On vous pose aussi cette question subsidiaire : y a-t-il une autre profession où le vendeur (ici l’agriculteur) ne fixe pas lui-même son prix de vente ???

4% de jachère : la grande arnaque

Nouvelle instrumentalisation : on a tout entendu, sur ces fameux 4%. C’est la grande braderie. Mais il semble que peu de gens comprennent vraiment la portée de cette mesure.

1. La version soft : « 4% de surface improductive, c’est 4% de revenu en moins », comme l’ont répété certains acteurs politiques et syndicaux, est une mauvaise compréhension ou un vrai mensonge : la règle des 4% est complexe et se calcule avec des coefficients (1m de haie ou de fossé équivaut p.ex. à 10m², une jachère mellifère compte double surface, les cultures dérobées peuvent être mobilisées en partie…). Il ne s’agit en aucun cas de simplement laisser 4% des surfaces en « jachère »…

On a parlé avec bon nombre d’agriculteurs – tout syndicat confondu – qui rentrent dans les clous avec 1 ou 2% de surface agroécologiques, sans avoir fait d’effort particulier. Le problème fondamental est qu’ils ne le savent même pas, tant la mesure est illisible et mal expliquée. Elle est typique d’une PAC bourrée d’exceptions et de cas particuliers, qui tente de faire la synthèse impossible entre les intérêts des grands groupes agroindustriels (et de certaines organisations agricoles qui leurs sont proches), la préservation des marchés agroalimentaires et, s’il reste un peu de budget, les avancées environnementales et la survie de nos agriculteurs.

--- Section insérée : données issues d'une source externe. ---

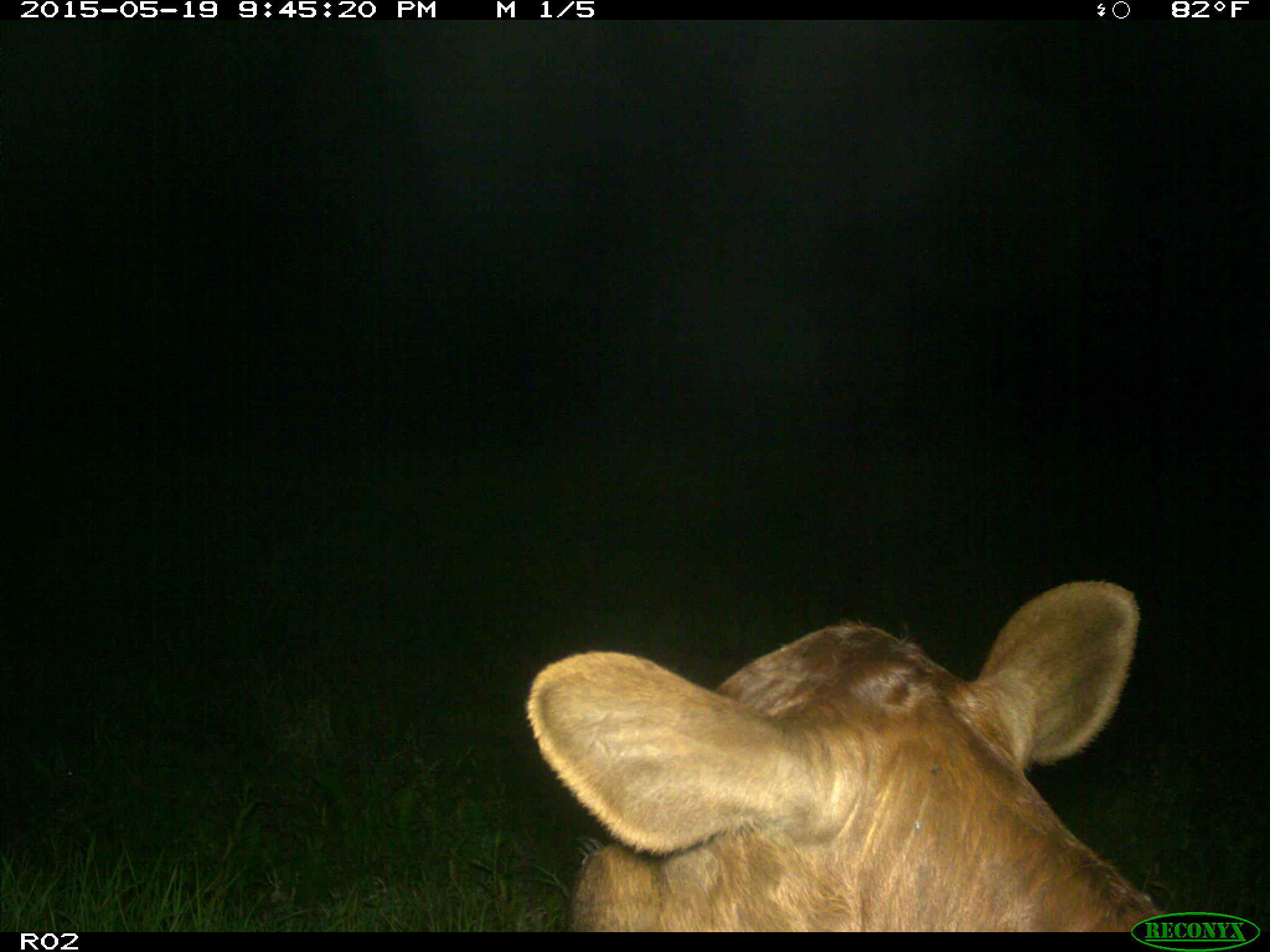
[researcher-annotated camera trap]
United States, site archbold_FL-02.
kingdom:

« C’est comme si je vous disais que 4% de votre salaire est pris et on le donne à des associations environnementales »

2. La version hard : « C’est comme si je vous disais que 4% de votre salaire est pris et on le donne à des associations environnementales ». C’est un élu fédéral qui le dit. Un élu, émanation de l’autorité publique, instrumentalise donc la colère des agriculteurs contre des associations de la société civile. Cette manœuvre est d’une irresponsabilité totalement inouïe. On a également vu d’autres personnalités publiques attiser la colère contre Natagora, au prétexte que « beaucoup d’agriculteurs sont confrontés à des acquisitions par Natagora ». Drôle de charge, alors que Natagora a acquis 92ha en 2023.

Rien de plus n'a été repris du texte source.